Hi! I’m Riley Saganek, a senior at East Jordan High School – a place where I have definitely felt supported by the staff during my high school years. I’m an East Jordan native, and I’ve attended EJ schools my whole life. 

Growing up in a rural area, I had a sense from early on that I’d like a career involving the outdoors and possibly in farming, because I live on a farm with my family. You could say that I have not been a traditional student, because I really love to weld, and there are not a lot of females in this field. 

During my high school career, I have been enrolled in the welding class with Mr. Muladore every year beginning my sophomore year. That year, I was more interested in hands-on learning than taking a foreign language, and my school allows us to take a career tech program in place of language. So I enrolled in welding. At first, I was pretty nervous. I didn’t know anything about it, but Mr. Muladore quickly taught us safety lessons and basic skills of MIG welding, which is for smaller welds, and OAW welding, which is welding with a torch. Later in the class, we learned stick welding, which is the type you can do in any kind of weather and have the welds hold.

After a short time, I really came to enjoy welding and I really liked having Mr. Muladore as a teacher. He is amazing. With welding, you can get so aggravated sometimes because we are doing so many welds.  But he does not let you give up and lets you keep trying to get it right.
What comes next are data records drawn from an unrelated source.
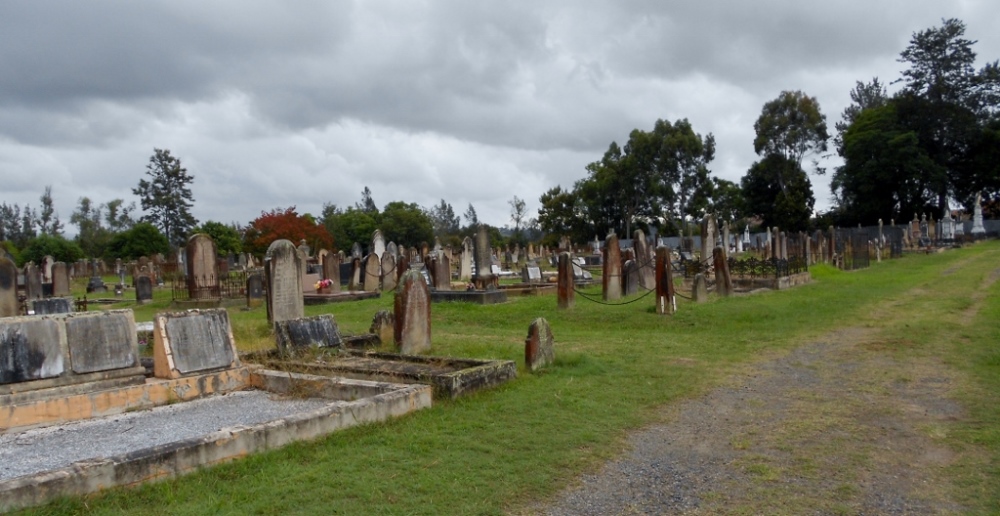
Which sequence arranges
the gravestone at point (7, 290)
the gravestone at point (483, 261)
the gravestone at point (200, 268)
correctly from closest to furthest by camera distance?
the gravestone at point (7, 290)
the gravestone at point (483, 261)
the gravestone at point (200, 268)

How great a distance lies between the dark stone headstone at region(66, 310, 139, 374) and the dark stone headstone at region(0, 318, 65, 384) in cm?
15

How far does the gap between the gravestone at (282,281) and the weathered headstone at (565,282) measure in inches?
227

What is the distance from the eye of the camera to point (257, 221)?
5191cm

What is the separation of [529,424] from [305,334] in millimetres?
4653

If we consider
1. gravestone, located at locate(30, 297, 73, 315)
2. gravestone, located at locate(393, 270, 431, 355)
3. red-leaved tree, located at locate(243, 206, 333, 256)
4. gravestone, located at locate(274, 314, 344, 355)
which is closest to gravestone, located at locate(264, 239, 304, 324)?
gravestone, located at locate(274, 314, 344, 355)

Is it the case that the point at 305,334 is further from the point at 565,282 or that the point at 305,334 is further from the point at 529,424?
the point at 565,282

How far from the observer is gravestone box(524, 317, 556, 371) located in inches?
357

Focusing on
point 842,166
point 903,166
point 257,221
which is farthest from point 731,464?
point 842,166

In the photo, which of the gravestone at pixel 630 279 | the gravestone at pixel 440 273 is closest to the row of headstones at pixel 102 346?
the gravestone at pixel 630 279

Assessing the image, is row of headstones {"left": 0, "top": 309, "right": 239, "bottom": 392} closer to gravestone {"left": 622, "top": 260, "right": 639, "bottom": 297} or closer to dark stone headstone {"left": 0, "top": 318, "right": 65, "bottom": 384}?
dark stone headstone {"left": 0, "top": 318, "right": 65, "bottom": 384}

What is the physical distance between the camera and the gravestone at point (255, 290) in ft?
68.2

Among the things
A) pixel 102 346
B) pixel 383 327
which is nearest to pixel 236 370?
pixel 102 346

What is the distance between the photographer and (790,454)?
5688 millimetres

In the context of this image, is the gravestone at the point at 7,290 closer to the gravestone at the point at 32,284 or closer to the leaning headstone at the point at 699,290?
the gravestone at the point at 32,284
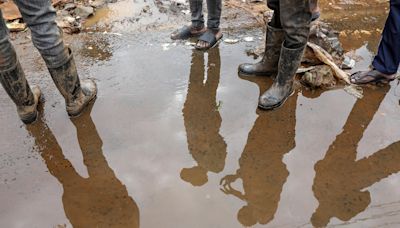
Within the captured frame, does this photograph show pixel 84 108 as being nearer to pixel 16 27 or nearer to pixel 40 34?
pixel 40 34

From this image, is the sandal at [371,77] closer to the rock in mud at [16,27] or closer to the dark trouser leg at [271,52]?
the dark trouser leg at [271,52]

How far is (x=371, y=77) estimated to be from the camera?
311cm

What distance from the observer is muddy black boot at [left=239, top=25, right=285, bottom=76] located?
2.98m

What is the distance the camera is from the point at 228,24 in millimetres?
3984

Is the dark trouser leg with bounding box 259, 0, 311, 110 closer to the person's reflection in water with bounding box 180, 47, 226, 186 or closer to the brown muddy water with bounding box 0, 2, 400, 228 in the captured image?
the brown muddy water with bounding box 0, 2, 400, 228

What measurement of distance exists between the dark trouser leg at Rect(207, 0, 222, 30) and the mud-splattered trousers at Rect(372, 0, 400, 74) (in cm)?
150

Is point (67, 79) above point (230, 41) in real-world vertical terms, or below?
above

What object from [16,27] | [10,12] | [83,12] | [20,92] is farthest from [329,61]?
[10,12]

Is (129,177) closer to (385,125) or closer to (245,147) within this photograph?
(245,147)

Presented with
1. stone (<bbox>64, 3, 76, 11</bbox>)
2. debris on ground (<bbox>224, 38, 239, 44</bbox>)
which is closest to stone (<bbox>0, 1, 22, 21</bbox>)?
stone (<bbox>64, 3, 76, 11</bbox>)

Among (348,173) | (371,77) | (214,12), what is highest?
(214,12)

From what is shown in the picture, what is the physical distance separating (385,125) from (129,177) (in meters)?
1.99

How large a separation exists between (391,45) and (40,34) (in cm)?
269

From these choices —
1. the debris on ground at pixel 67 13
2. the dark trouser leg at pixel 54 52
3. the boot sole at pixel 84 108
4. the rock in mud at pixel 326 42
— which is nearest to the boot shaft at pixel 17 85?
the dark trouser leg at pixel 54 52
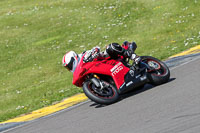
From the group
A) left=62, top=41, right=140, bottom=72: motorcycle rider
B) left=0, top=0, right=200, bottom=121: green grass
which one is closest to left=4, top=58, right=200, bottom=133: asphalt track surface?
left=62, top=41, right=140, bottom=72: motorcycle rider

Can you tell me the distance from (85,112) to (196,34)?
8.94 metres

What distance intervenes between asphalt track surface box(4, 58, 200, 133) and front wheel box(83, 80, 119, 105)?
153 millimetres

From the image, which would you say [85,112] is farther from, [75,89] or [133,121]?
[75,89]

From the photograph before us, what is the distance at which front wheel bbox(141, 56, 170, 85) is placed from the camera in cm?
827

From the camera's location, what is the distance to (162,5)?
2219cm

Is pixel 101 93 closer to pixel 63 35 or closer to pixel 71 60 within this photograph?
pixel 71 60

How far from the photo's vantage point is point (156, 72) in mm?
8523

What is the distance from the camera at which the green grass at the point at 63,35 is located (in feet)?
43.5

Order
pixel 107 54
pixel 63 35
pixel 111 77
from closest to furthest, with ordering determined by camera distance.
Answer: pixel 111 77 < pixel 107 54 < pixel 63 35

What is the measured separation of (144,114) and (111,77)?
218 cm

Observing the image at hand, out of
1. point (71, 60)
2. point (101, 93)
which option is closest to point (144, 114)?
point (101, 93)

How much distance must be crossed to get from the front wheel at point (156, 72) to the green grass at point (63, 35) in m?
2.98

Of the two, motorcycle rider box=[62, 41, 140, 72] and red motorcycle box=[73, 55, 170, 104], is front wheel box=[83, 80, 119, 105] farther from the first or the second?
motorcycle rider box=[62, 41, 140, 72]

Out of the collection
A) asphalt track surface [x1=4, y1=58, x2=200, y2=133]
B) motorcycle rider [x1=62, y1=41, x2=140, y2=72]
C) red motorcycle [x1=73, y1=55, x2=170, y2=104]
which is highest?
motorcycle rider [x1=62, y1=41, x2=140, y2=72]
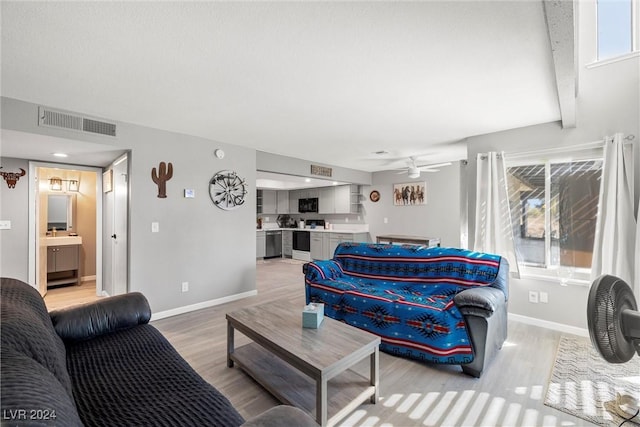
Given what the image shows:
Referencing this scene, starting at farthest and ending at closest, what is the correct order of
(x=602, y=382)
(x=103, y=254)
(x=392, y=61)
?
(x=103, y=254) → (x=602, y=382) → (x=392, y=61)

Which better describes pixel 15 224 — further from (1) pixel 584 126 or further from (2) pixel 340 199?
(1) pixel 584 126

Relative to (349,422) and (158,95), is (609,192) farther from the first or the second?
(158,95)

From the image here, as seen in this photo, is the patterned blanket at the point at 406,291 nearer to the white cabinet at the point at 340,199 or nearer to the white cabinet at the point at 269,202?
the white cabinet at the point at 340,199

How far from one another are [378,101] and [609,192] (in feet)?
8.21

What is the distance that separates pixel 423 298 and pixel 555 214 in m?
2.07

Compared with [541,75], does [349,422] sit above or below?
below

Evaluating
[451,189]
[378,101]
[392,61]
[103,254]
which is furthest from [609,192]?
[103,254]

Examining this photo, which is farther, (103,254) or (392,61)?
(103,254)

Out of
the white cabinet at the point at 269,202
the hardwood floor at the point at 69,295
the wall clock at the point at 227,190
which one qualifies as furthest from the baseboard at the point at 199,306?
the white cabinet at the point at 269,202

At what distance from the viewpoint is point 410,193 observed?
21.4 feet

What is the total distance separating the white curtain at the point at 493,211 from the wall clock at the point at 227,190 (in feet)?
10.7

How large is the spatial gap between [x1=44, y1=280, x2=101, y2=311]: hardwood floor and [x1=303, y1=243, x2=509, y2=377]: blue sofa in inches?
142

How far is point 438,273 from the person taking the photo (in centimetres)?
304

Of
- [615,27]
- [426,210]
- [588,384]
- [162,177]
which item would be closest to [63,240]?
[162,177]
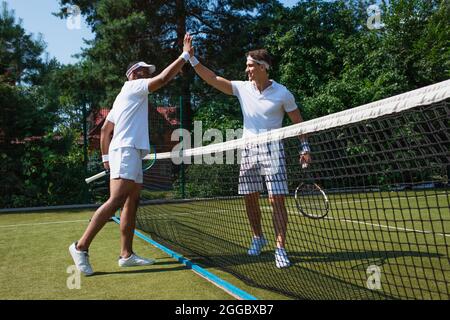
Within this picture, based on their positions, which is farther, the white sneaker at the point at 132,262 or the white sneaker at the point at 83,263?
the white sneaker at the point at 132,262

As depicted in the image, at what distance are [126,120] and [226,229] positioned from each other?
7.38 feet

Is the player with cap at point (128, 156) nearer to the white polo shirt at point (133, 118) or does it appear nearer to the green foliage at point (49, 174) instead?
the white polo shirt at point (133, 118)

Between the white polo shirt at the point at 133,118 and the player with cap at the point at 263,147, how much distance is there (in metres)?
0.55

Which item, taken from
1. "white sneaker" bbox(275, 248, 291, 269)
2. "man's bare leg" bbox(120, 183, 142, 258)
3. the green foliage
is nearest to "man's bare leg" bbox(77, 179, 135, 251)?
"man's bare leg" bbox(120, 183, 142, 258)

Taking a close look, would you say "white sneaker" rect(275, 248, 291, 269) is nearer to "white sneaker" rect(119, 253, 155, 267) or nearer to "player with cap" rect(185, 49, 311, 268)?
"player with cap" rect(185, 49, 311, 268)

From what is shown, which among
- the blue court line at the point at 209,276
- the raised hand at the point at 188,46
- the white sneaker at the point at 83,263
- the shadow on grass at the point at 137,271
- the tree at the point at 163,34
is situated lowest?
the shadow on grass at the point at 137,271

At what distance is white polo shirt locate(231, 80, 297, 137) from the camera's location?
12.6 ft

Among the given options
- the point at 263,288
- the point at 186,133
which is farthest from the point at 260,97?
the point at 186,133

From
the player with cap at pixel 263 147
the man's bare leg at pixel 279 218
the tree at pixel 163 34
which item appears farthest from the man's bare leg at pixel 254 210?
the tree at pixel 163 34

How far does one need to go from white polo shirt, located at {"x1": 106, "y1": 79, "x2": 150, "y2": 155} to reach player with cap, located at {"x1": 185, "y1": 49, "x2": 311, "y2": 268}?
55cm

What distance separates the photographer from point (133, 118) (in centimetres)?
368

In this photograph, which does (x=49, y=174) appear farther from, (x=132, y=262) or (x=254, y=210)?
(x=254, y=210)

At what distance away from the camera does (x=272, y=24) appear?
54.9 ft

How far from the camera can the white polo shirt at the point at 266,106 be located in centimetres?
383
Last year, during my junior year, I advanced to level 2 welding. We learned horizontal and vertical welding. Students had some real-world experiences as well. Our autos teacher found an old doodlebug and we were able to practice welding the frame and seats on it. Our teacher encourages us to do things for the community as a class, so we have made things like bike racks, benches and even a metal art installation downtown East Jordan.

This year, I am taking four hours of welding with Mr. Muladore in Level 3. In class we are creating the metal welding booths that welders stand behind when they work. We are also learning TIG welding, which is a form of high-precision welding.  I often help other students in welding classes, and this past summer I worked as an assistant at the Welding Academy camp at East Jordan, which was a paid job and also great experience for me to help teach younger students how to weld.

Even though I could be prepared to enter the workforce in welding, I plan to go into agriscience and am interested in working on a farm. I have worked at Sherman’s orchard and have been learning different parts of business. I plan to attend Bay College in Escanaba next year and work toward my associate’s degree in agriscience. 

However, I know that welding will come in very handy in any career thanks to the skills I’ve learned in school. Mr. Muladore has really been a huge support for me over the years. One thing I really enjoy about his class is that he runs it like a shop, like it’s a real business. His expectations are super high for us to be on time, be prepared, and to clean up our work areas. He talks about life values and ethics, too, and the value of hard work and being kind to others.

He always says to finish up strong, and I plan to.